--- Passage provided Enclosed Below ---

Psychiatrists Are Unique
You probably already knew that, but now there’s new confirmation. I’m referring to the Medscape 2013 Ethics Report, Ethics in Medicine – What Makes Psychiatrists Unique? (free site registration required), published March 13, 2013. Of the 24,000 physicians who participated in the survey, 1600 were psychiatrists. The report notes that the psychiatrists’ answers to eight questions in the survey differed materially (≥ 5%) from their colleagues’ in other specialties.
For example 88% of psychiatrists said that it was never acceptable to become romantically or sexually involved with a patient, versus 68% of non-psychiatrists. This is excellent news to those of us in the world of psychiatrists’ professional liability insurance. We are concerned, however, about the 6% of psychiatrists who answered “it depends,” and the 5% who said “yes, if it’s been at least 6 months since the doctor-patient relationship ended,” and the 0.5% who answered, “yes, even if a current patient.”

--- End of Enclosed Passage provided ---

● Exercise objective
Please answer from the passage on psychiatrists: how many of the 24,000 physicians in the survey were psychiatrists?

--- Supplied data Enclosed Below ---

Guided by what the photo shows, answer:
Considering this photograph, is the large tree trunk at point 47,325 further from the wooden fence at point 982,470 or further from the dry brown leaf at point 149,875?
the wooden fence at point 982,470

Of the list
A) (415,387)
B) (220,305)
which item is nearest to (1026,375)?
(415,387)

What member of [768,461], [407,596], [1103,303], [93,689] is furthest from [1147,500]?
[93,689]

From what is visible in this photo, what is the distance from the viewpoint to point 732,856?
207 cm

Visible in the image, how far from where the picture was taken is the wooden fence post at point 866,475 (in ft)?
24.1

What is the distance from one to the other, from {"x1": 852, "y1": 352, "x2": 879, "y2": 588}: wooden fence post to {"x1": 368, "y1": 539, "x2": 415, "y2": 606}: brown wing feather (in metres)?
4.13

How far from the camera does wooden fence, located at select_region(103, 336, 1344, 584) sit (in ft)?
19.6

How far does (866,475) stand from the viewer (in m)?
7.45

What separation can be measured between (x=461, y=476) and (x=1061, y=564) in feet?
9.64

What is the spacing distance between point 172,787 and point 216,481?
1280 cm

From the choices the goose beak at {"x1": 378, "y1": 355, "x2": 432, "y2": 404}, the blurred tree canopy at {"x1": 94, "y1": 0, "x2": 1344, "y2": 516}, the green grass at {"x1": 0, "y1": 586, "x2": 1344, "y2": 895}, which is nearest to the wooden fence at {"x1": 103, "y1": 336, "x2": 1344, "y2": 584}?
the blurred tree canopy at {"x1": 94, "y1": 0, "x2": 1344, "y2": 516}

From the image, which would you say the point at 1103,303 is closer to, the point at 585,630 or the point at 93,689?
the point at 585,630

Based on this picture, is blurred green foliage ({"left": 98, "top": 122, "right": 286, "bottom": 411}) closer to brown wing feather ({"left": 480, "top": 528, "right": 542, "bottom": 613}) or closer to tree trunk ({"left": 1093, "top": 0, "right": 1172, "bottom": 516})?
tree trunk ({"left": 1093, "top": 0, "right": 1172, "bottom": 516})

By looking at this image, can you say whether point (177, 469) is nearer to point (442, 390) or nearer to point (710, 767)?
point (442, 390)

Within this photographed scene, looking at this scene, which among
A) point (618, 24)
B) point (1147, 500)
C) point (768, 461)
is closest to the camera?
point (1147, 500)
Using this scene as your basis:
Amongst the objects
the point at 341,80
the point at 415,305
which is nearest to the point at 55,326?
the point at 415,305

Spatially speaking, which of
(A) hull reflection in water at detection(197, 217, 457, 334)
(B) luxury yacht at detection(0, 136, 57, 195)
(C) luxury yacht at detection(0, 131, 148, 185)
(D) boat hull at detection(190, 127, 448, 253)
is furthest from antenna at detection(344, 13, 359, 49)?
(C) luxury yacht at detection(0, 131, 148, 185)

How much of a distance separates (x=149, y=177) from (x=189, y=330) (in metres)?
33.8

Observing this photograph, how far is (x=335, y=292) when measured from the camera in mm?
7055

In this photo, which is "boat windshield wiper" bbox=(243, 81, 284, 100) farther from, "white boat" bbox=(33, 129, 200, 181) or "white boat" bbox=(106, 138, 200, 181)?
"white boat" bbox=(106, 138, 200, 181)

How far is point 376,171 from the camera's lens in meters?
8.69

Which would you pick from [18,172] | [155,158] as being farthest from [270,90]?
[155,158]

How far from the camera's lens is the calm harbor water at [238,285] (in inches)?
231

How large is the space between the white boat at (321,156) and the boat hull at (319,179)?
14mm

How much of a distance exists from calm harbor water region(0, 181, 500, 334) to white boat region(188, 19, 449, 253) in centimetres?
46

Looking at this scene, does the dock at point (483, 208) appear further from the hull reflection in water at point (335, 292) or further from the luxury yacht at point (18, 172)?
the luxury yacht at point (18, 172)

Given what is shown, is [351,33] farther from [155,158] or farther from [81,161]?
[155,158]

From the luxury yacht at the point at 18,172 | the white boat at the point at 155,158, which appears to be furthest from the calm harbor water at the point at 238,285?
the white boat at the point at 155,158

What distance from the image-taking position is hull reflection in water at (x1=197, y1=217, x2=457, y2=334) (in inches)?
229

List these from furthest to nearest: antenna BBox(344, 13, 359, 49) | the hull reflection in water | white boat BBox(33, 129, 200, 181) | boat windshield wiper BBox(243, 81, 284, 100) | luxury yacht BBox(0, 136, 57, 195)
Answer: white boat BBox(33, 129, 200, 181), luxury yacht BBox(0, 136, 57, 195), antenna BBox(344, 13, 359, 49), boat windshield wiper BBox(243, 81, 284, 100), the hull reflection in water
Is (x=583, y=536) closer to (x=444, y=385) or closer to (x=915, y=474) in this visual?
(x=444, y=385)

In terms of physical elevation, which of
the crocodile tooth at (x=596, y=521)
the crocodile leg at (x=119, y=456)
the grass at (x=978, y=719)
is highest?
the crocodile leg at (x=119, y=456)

--- End of Enclosed Supplied data ---

● Task result
1600